▶ [AVAILABLE RECORDS]:
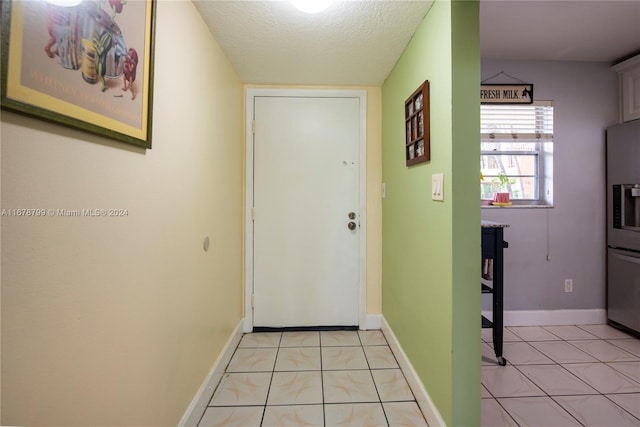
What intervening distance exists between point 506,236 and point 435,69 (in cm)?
186

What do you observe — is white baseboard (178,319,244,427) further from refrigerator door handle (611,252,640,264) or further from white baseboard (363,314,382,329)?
refrigerator door handle (611,252,640,264)

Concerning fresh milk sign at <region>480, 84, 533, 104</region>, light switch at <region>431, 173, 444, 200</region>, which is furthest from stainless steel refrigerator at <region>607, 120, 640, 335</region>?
light switch at <region>431, 173, 444, 200</region>

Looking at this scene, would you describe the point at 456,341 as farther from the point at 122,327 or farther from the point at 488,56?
the point at 488,56

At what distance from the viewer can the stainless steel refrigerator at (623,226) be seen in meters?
2.22

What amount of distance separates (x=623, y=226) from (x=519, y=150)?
1.04 metres

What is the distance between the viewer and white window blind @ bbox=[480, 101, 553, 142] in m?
2.52

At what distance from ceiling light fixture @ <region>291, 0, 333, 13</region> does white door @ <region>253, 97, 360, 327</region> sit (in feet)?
3.31

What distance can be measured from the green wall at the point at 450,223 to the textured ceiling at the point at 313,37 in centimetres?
20

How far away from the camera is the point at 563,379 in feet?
5.75

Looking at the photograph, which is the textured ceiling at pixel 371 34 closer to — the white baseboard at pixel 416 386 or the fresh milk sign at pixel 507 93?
the fresh milk sign at pixel 507 93

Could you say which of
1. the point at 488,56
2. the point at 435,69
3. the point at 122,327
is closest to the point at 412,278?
the point at 435,69

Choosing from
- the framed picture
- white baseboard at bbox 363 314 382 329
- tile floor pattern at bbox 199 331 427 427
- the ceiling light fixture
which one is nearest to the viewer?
the framed picture

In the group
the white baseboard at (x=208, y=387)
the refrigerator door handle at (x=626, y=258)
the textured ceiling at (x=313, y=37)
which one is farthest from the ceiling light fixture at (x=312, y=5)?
the refrigerator door handle at (x=626, y=258)

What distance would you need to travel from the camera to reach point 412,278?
171 centimetres
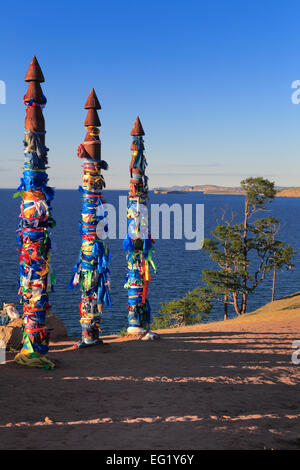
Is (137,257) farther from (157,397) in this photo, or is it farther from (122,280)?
(122,280)

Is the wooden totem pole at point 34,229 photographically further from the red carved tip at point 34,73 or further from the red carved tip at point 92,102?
the red carved tip at point 92,102

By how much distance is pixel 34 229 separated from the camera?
1176cm

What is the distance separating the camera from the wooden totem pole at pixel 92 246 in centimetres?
1396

▶ [SHORT EXERCISE]: Can you copy out all of the data above word for word, omitting the pictures?

▶ [ANSWER]:
What intervening distance exists between point 506,236 and point 435,69 (in cm)?
186

What do you observe — is white baseboard (178,319,244,427) further from refrigerator door handle (611,252,640,264) or further from white baseboard (363,314,382,329)?
refrigerator door handle (611,252,640,264)

Concerning fresh milk sign at <region>480, 84, 533, 104</region>, light switch at <region>431, 173, 444, 200</region>, which is furthest from stainless steel refrigerator at <region>607, 120, 640, 335</region>?
light switch at <region>431, 173, 444, 200</region>

Looking at this scene, would you describe the point at 456,341 as farther from the point at 122,327 or farther from the point at 488,56?
the point at 488,56

At what distance from the viewer can the stainless steel refrigerator at (623,226) be seen in meters?
2.22

What amount of distance separates (x=623, y=226) from (x=519, y=150)?
1.04 metres

What is the distance between the viewer and white window blind @ bbox=[480, 101, 553, 142] in m?
2.52

At what distance from ceiling light fixture @ <region>291, 0, 333, 13</region> does white door @ <region>253, 97, 360, 327</region> sit (in feet)?
3.31

What distance can be measured from the green wall at the point at 450,223 to the textured ceiling at the point at 313,37 in centimetres?
20

How far away from the camera is the point at 563,379 in feet?
5.75

Looking at the photograph, which is the textured ceiling at pixel 371 34 closer to — the white baseboard at pixel 416 386 or the fresh milk sign at pixel 507 93?
the fresh milk sign at pixel 507 93

Could you say which of
1. the point at 488,56
2. the point at 435,69
3. the point at 122,327
is closest to the point at 412,278?
the point at 435,69

Choosing from
- the framed picture
- white baseboard at bbox 363 314 382 329
- tile floor pattern at bbox 199 331 427 427
- the ceiling light fixture
which one is nearest to the viewer?
the framed picture

In the group
the white baseboard at (x=208, y=387)
the refrigerator door handle at (x=626, y=258)
the textured ceiling at (x=313, y=37)
which one is farthest from the ceiling light fixture at (x=312, y=5)?
the refrigerator door handle at (x=626, y=258)

What distance would you need to travel from the camera to reach point 412,278?
171 centimetres
Is (137,257) farther from (157,397) in this photo, or is it farther from (122,280)?
(122,280)

Is the wooden totem pole at point 34,229 photographically further from the red carved tip at point 34,73 or further from the red carved tip at point 92,102?
the red carved tip at point 92,102

By how much distance is pixel 34 229 separated from the camera?
1176cm

What is the distance separating the camera from the wooden totem pole at pixel 92 246 in centimetres?
1396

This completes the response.